Mumsnet has not checked the qualifications of anyone posting here. If you need help urgently or expert advice, please see our domestic violence webguide and/or relationships webguide. Many Mumsnetters experiencing domestic abuse have found this thread helpful: Listen up, everybody

I think I've done something silly...

26 replies

Boomerwang · 04/04/2015 09:12

I split with my partner of 3 years because he was lying and spending our money on drugs.

I'm not entirely sure how much of the truth his family knows, but they are a large part of our lives. I know that my ex was disowned for getting into a mess with drugs and debt in the past. He was clean for a few years and said he'd never do it again because it hurt so much to be cast aside by his own kin.

I've never mentioned the drugs to his parents before. I don't want to cause that kind of heartache.

Yesterday I went to visit his mother to apologise for the row I'd had with my ex at their home over Easter dinner, to which I had been invited. She berated me for not thinking of the kids, said I was the one who started the row and that I shouted first before my ex did. I pointed out that my concerns were deliberately being ignored by all of the family (about giving sweets to my child) and that nothing called for being sworn at in front of my daughter.

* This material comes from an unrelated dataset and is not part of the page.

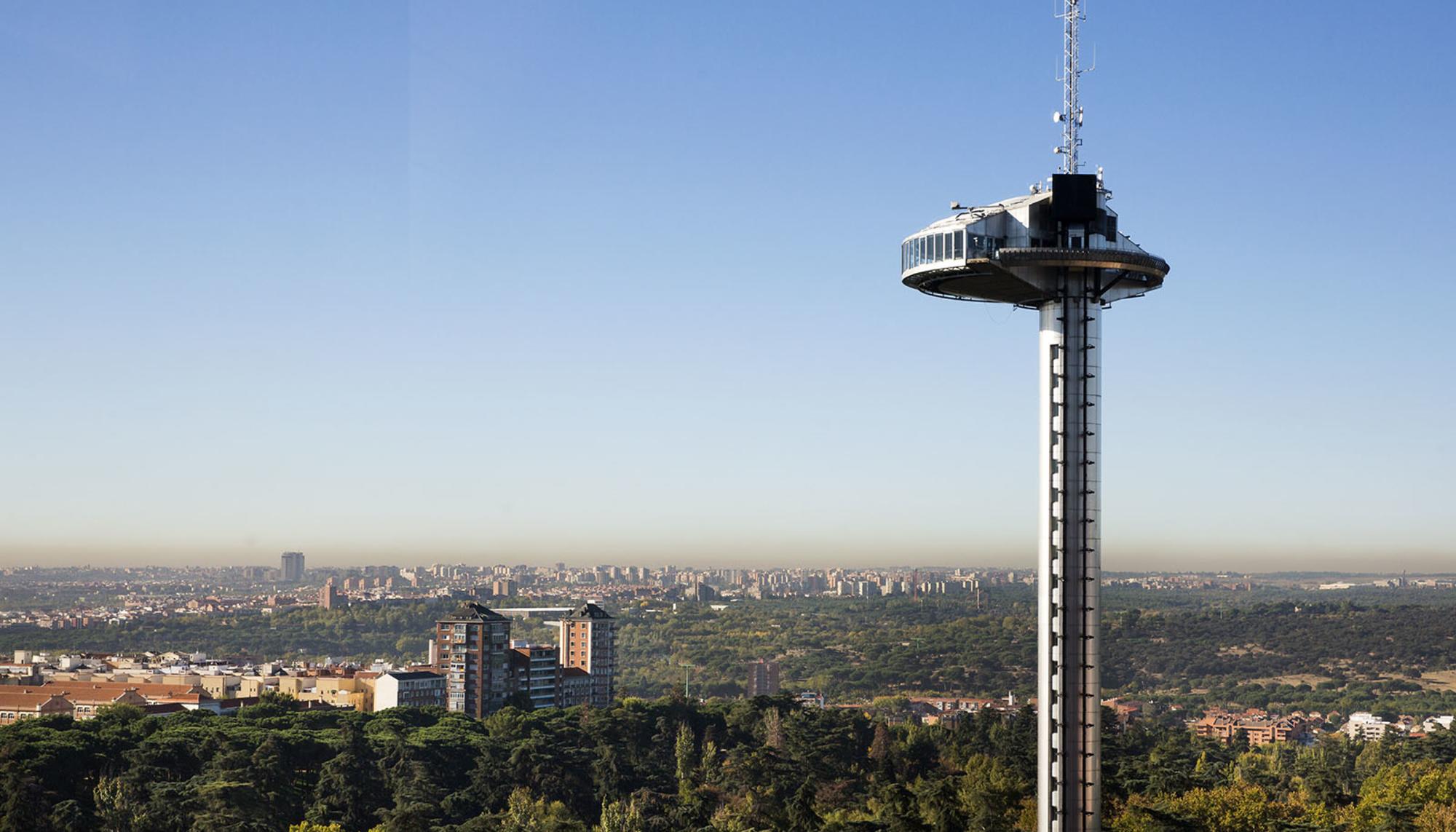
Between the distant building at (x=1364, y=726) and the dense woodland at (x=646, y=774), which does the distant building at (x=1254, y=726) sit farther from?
the dense woodland at (x=646, y=774)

I asked how much she knew about the reason for our break up. She didn't seem to know anything. I told her about the violence, the aggression and the arguments. She said she knows he'd never hit me. I said he hadn't hit me, but he had punched a few holes in things, slammed a door in my face whilst I was holding my daughter just an inch or so away, and frequently threatened to kill me or hoped I'd die.

She started to argue in his favour and I felt an injustice was being done to me, so I stupidly said quietly 'the reason I left him was because of drugs'. I could see she was struggling to find something to say, so she waved it off and said nothing.

I wish I could take it back. I didn't want to hurt her, but I was fed up with being the monster, fed up with their reluctance to acknowledge me as part of my daughter's life, and hacked off that my ex got away with so much and is still the apple of their eye.

I have no idea if she's said anything to my ex, but I know he hasn't tried to contact me over anything, nor has responded to a text about laundry (he's being doing it for me with our washing machine until mine is fixed).

I know I'm in for a roasting, but I would love some practical advice too.

OP posts:
Boomerwang · 04/04/2015 12:56

Yes he is. He's an exceptional father 'up front' if you know what I mean... he plays with her, talks nicely with her, puts her first in the daily sense, really takes care of her and treats her with respect. It's me he was the absolute arse to.

If I could plot a graph from meeting to splitting you'd see that as his level of attention, consideration, respect and all the other things that come with loving someone went down, my lack of patience, irritability and finding faults with him went up. I suppose both of them bounced back off each other to make it all continually worsen.